= Matsuli Music =

South African independent record label

Matsuli Music is an independent record label based in London that specialises in the reissue and archival release of jazz and related South African music. The label is known for issuing previously unavailable or little-known material but has also released a limited number of contemporary recordings.

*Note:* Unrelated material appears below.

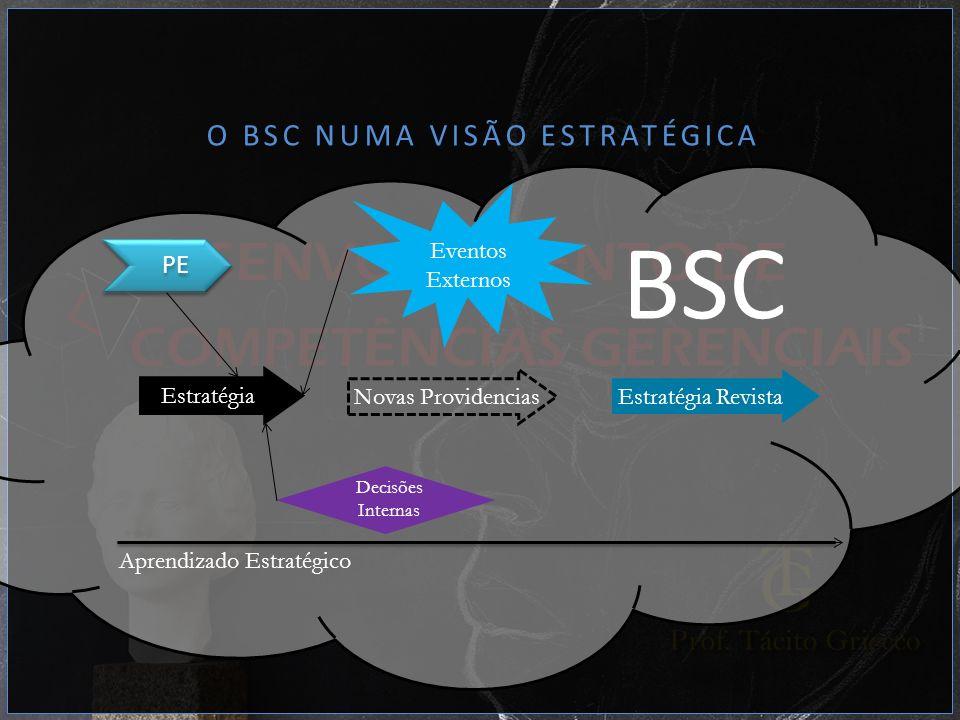 O BSC NUMA VISÃO ESTRATÉGICA PE Estratégia Decisões Internas Eventos Externos Novas ProvidenciasEstratégia Revista BSC Aprendizado Estratégico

The label has generally released a small number of titles, often accompanied by newly commissioned liner notes and historical documentation. Releases have appeared on vinyl, as well as digitally, with a significant proportion of sales occurring outside South Africa.

== Notable releases ==

=== Archival releases ===
- African Songbird by Sathima Bea Benjamin with Dollar Brand.
- Inhlupeko: Distress by The Soul Jazzmen.
- Live in Lesotho by Hugh Masekela & Company.
- Dudu Pukwana and the "Spears" by Dudu Pukwana and the "Spears".
- Batsumi by Batsumi.
- Sangoma by Malombo.

=== New releases ===
- One Night on Earth: Music from the Strings of Mali by Derek Gripper.
- Tolika Mtoliki by The Brother Moves On.
- After the Night, the Day Will Surely Come by Kyle Shepherd.
- A Dance More Sweetly Played by the Kyle Shepherd Trio.
- Ballaké Sissoko & Derek Gripper by Ballaké Sissoko and Derek Gripper.